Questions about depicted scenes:
★ ★ ★ ★ ★ ★ ★

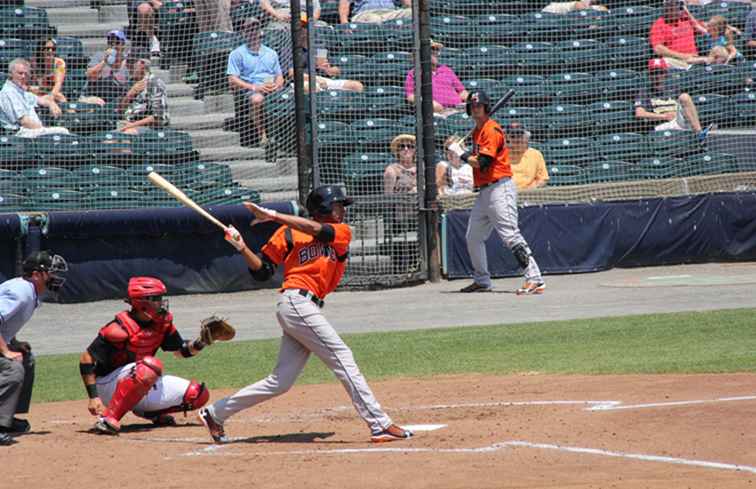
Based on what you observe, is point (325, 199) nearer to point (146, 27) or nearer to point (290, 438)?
point (290, 438)

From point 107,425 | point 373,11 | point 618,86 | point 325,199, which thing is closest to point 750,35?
point 618,86

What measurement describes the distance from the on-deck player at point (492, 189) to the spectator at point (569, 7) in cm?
636

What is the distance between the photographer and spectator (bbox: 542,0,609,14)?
19242 millimetres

★ ★ ★ ★ ★ ★ ★

■ What is being asked ■
Convert everything from the line containing "What is the" down to the end of the records into a Markdown table with the columns Row and Line. Give each line its own numbered row and omit blank lines.

■ Result below ■
| Row | Line |
|---|---|
| 1 | What is the distance between the photographer and spectator (bbox: 542,0,609,14)? |
| 2 | 19242 millimetres |